L'attractivité du Sud et de l'Ouest se confirme au détriment du Nord et de l'Est, l'Ile-de-France ayant une situation particulière. Résultat : entre 2005 et 2015, les deux tiers de la croissance du nombre des ménages et les besoins de logements qui en découleront seront localisés dans trente départements.

Les mathématiques du logement reposent sur un théorème de base qui pourrait s'énoncer comme suit : "L'offre disponible dans un territoire X ne modifie en rien les besoins exprimés dans un territoire Y." Cette évidence traduit simplement le fait que, contrairement aux autres biens, le logement ne se déplace pas. L'ignorance, ou à tout le moins l'oubli de ce théorème, est source de multiples erreurs d'analyse et de prévision.

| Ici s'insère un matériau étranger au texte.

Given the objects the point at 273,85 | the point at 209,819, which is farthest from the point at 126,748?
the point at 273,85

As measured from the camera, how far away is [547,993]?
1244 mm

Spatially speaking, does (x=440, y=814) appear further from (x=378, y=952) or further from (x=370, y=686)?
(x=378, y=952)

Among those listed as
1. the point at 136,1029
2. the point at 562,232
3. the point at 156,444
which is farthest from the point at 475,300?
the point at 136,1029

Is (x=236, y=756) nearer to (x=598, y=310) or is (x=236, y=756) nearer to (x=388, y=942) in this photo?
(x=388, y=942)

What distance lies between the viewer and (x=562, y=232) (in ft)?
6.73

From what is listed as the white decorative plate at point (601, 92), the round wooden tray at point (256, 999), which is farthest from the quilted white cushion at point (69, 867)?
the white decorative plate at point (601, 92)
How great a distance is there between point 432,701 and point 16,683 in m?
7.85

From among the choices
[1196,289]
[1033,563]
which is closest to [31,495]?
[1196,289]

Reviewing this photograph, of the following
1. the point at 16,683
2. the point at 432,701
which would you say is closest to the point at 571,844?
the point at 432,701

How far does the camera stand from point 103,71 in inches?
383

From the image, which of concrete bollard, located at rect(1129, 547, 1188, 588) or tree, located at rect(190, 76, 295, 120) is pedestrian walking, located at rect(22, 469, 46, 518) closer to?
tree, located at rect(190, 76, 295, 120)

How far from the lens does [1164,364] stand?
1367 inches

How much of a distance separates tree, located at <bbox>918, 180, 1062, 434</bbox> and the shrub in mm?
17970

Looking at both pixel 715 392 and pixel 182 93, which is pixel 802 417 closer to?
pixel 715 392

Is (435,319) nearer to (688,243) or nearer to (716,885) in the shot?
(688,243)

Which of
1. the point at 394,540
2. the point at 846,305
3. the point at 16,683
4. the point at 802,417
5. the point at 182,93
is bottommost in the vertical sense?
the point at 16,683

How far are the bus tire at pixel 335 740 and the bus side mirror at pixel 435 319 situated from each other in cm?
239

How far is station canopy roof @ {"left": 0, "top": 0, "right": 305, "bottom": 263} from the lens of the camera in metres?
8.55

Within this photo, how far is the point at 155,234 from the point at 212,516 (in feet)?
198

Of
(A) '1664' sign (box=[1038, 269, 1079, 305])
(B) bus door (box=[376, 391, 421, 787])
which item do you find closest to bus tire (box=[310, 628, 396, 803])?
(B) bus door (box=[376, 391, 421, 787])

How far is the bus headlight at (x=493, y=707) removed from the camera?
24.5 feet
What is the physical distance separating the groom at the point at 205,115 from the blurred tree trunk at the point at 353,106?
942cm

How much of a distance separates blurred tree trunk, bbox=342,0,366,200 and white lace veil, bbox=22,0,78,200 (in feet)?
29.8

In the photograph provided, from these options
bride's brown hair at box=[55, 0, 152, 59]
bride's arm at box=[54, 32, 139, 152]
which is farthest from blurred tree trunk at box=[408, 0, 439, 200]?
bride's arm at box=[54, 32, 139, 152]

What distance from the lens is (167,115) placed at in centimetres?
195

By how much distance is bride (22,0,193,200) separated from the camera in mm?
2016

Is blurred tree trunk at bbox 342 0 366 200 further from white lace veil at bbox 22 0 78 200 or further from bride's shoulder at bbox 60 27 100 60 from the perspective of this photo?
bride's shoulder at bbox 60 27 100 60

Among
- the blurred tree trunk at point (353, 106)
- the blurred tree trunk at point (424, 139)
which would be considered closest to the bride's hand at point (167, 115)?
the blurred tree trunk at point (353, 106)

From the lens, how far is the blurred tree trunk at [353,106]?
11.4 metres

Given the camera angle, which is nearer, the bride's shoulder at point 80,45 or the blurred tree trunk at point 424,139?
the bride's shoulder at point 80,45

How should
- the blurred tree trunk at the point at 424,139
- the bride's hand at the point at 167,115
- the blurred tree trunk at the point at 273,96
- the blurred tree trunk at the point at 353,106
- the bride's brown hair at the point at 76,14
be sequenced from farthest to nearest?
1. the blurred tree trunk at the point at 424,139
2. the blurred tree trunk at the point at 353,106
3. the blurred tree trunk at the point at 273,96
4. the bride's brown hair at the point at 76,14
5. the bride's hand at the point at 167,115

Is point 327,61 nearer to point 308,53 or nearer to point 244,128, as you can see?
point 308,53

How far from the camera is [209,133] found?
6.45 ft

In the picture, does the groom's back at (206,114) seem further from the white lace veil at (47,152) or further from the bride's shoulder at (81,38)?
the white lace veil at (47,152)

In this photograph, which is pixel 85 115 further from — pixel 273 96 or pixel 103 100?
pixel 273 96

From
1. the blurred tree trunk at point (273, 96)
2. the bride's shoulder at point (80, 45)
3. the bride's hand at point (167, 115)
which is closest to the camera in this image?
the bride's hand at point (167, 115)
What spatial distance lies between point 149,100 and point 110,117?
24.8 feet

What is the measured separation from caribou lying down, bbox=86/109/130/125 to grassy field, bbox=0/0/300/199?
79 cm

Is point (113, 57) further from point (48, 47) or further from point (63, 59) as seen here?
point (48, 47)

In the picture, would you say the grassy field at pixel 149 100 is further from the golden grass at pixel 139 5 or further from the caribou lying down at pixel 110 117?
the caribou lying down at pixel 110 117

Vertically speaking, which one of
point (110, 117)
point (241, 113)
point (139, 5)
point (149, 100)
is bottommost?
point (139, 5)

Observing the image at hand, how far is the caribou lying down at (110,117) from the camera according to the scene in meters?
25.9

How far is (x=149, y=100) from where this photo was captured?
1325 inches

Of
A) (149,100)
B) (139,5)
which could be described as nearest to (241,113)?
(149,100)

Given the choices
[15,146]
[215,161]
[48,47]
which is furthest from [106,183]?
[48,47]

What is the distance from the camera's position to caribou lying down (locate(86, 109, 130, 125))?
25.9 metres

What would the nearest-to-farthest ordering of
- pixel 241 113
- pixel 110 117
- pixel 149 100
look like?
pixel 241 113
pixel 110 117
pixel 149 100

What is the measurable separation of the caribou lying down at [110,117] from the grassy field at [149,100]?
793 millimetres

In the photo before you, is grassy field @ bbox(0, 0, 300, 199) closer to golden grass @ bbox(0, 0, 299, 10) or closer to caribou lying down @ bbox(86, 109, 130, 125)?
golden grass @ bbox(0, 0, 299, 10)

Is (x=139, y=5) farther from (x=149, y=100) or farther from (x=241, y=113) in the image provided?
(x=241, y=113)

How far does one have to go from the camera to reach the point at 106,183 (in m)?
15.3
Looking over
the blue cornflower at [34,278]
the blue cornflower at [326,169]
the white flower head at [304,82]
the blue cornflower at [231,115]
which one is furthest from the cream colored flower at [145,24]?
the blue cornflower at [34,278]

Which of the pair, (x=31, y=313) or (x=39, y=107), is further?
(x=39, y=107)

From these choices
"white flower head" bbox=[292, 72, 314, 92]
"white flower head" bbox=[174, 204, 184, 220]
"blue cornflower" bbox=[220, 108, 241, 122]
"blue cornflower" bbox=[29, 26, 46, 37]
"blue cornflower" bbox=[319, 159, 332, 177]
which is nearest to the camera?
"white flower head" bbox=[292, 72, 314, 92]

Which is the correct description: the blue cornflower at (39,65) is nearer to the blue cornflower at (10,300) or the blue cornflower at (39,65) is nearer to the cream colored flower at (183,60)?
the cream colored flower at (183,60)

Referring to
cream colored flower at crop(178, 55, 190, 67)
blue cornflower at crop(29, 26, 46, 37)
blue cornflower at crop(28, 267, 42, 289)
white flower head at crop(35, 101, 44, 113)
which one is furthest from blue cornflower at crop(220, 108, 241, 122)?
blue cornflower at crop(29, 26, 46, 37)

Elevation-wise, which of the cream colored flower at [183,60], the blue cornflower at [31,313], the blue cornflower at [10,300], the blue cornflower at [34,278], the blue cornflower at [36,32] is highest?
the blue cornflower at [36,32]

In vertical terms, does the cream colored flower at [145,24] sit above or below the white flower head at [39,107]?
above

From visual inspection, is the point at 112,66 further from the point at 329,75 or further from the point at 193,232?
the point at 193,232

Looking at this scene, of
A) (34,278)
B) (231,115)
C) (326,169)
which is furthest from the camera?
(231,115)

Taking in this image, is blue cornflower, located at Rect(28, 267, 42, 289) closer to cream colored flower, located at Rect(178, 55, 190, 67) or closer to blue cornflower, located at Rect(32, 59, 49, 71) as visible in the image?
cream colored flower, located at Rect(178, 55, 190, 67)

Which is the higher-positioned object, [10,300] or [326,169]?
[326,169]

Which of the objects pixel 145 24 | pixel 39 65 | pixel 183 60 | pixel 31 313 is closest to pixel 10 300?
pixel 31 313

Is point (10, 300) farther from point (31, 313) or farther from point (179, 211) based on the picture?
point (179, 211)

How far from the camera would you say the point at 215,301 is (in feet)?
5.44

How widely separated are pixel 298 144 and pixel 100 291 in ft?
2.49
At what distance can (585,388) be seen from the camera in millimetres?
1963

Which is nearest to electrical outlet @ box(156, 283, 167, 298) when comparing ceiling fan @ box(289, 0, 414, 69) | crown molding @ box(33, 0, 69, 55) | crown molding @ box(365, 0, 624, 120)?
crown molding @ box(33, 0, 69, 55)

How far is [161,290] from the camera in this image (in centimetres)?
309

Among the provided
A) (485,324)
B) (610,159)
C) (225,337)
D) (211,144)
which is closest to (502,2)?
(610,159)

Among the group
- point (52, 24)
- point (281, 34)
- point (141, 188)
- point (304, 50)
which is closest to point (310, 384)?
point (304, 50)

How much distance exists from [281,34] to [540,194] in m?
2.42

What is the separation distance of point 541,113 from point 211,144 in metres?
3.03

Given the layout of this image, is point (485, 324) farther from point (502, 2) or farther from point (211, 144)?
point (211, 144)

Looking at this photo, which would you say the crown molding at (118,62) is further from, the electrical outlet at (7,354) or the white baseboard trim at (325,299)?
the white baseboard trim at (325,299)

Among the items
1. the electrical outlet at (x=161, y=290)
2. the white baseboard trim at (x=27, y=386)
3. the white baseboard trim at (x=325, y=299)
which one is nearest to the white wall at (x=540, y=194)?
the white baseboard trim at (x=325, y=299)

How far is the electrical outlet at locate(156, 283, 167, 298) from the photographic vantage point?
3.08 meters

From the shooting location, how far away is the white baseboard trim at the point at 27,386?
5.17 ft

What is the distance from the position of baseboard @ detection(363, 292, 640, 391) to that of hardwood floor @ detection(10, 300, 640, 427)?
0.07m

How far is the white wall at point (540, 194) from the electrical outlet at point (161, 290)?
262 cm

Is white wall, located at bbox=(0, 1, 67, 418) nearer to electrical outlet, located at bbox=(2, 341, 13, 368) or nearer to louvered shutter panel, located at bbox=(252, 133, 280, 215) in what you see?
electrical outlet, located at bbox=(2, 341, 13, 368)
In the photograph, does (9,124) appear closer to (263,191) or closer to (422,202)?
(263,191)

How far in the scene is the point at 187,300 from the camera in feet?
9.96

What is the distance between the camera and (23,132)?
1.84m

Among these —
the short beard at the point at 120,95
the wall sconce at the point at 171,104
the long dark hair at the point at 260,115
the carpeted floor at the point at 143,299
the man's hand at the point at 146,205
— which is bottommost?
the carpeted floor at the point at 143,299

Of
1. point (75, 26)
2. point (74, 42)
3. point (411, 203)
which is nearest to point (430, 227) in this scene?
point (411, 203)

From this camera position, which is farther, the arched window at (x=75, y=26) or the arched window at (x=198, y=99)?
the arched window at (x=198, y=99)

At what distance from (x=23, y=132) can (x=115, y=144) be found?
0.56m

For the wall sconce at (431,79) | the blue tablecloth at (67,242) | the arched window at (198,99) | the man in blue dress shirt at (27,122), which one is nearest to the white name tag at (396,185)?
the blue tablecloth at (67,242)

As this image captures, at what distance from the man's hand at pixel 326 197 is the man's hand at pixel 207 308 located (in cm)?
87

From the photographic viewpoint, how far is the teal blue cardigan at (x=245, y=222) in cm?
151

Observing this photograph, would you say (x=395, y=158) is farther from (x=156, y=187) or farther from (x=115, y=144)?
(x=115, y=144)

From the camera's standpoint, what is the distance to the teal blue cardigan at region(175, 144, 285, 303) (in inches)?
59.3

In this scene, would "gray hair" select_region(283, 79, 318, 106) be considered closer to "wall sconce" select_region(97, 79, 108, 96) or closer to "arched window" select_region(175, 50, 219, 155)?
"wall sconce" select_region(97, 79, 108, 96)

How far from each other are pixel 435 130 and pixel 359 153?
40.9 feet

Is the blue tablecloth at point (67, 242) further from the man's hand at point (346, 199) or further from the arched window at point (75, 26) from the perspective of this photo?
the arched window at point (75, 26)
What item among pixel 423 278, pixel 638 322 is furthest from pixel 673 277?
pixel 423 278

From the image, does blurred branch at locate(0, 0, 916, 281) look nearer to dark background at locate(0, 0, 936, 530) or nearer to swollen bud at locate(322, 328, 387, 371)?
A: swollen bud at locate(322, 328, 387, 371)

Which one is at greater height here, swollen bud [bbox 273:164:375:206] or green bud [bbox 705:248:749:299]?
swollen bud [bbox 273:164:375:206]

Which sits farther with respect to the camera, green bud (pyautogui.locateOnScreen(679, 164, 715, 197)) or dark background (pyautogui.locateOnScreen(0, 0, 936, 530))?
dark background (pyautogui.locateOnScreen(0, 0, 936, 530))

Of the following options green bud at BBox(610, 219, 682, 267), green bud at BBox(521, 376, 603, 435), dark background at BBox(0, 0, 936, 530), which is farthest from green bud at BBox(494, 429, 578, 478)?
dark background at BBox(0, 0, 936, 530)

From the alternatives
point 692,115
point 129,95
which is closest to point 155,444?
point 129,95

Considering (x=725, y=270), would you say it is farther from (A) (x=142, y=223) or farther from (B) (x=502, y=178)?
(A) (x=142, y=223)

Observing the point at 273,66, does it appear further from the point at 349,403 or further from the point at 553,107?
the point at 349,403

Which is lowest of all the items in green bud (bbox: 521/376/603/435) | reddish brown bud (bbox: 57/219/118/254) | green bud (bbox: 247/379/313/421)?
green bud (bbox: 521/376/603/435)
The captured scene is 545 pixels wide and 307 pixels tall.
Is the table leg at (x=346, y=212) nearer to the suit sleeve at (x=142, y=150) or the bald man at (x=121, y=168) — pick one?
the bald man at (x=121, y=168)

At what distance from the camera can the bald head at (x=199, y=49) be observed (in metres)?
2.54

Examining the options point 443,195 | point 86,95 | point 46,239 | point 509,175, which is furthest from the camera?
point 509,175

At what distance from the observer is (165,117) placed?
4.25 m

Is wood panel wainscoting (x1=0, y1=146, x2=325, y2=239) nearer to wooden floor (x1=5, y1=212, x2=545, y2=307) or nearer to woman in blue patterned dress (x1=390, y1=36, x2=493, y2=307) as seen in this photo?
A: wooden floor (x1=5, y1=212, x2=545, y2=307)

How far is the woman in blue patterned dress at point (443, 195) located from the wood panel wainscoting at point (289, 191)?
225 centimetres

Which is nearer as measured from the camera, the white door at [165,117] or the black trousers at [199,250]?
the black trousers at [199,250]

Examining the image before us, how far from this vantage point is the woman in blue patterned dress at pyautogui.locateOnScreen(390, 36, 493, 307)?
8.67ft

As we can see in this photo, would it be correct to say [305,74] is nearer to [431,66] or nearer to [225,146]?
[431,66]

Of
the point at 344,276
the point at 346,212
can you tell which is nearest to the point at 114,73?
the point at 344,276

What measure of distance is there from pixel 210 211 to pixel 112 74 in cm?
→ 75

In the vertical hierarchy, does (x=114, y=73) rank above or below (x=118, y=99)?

Entre 2005 et 2015, la population de la France métropolitaine devrait augmenter de 3,5 millions de personnes environ. S'agissant du logement, c'est plutôt le nombre de ménages qui importe et surtout sa variation : celle-ci serait de 295 000 par an en moyenne entre 2005 et 2010, puis de 265 000 entre 2010 et 2015. La progression du nombre de ménages se calcule à partir des projections par âge de la population et d'hypothèses concernant les modes de cohabitation. Si ces dernières sont relativement indépendantes des territoires (la moindre appétence pour la vie en couple se traduit partout par une proportion accrue de ménages d'une personne), les prévisions de population par zone géographique dépendent de la pyramide des âges (qui fixe le solde naturel) et surtout des migrations (internes et externes) qui expliquent le bilan des entrées et des sorties. Or les migrations intérieures en France sont très fortes et jouent un rôle croissant. Les différences d'attractivité des territoires (qu'elles soient économiques ou naturelles) sont ainsi à l'origine de déplacements de population qui vont encore s'accentuer au cours des dix prochaines années.

Six catégories de départements

On peut ainsi mettre en évidence une typologie des départements français en six catégories :

  • une grosse moitié (48, en rouge sur la carte) attire les actifs comme les seniors ; les premiers y partent à la recherche d'un emploi et/ou d'un logement plus abordable ; les seconds souhaitent y prendre leur retraite en raison d'une meilleure qualité de vie ;
  • un deuxième groupe rassemble les départements (16, en bleu sur la carte) qui " repoussent " les actifs comme les seniors pour des raisons inverses : insuffisance de l'offre d'emploi, cadre de vie moins attractif ;
  • un troisième type concerne des départements qui n'attirent que les seniors (11, en marron sur la carte) ;
  • un quatrième (11, en jaune sur la carte) fait fuir les jeunes ;
  • trois départements, Bouches du Rhône (13), Bas-Rhin (67) et Seine-et-Marne (77), (en vert sur la carte) se singularisent ;
  • enfin, l'Ile-de-France (à l'exception de la Seine-et-Marne) attire exclusivement les 20 à 30 ans.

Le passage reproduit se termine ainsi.